--- BEGIN DATASET RECORDS ---

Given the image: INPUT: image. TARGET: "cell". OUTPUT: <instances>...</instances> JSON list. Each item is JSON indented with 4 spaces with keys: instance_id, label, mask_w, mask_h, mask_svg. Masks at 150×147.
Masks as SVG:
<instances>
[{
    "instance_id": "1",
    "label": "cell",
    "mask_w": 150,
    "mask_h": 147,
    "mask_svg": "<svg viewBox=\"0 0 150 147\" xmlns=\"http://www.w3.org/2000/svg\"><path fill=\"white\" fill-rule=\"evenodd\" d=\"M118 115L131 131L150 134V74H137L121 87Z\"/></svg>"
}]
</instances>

--- END DATASET RECORDS ---

EXERCISE BRIEF
Please edit the material above so that "JSON list" becomes "JSON array", and leave everything else unchanged.

ANSWER TO THIS TASK
Given the image: INPUT: image. TARGET: "cell". OUTPUT: <instances>...</instances> JSON array. Each item is JSON indented with 4 spaces with keys: instance_id, label, mask_w, mask_h, mask_svg. Masks at 150×147.
Masks as SVG:
<instances>
[{
    "instance_id": "1",
    "label": "cell",
    "mask_w": 150,
    "mask_h": 147,
    "mask_svg": "<svg viewBox=\"0 0 150 147\" xmlns=\"http://www.w3.org/2000/svg\"><path fill=\"white\" fill-rule=\"evenodd\" d=\"M118 115L131 131L150 134V74H137L121 87Z\"/></svg>"
}]
</instances>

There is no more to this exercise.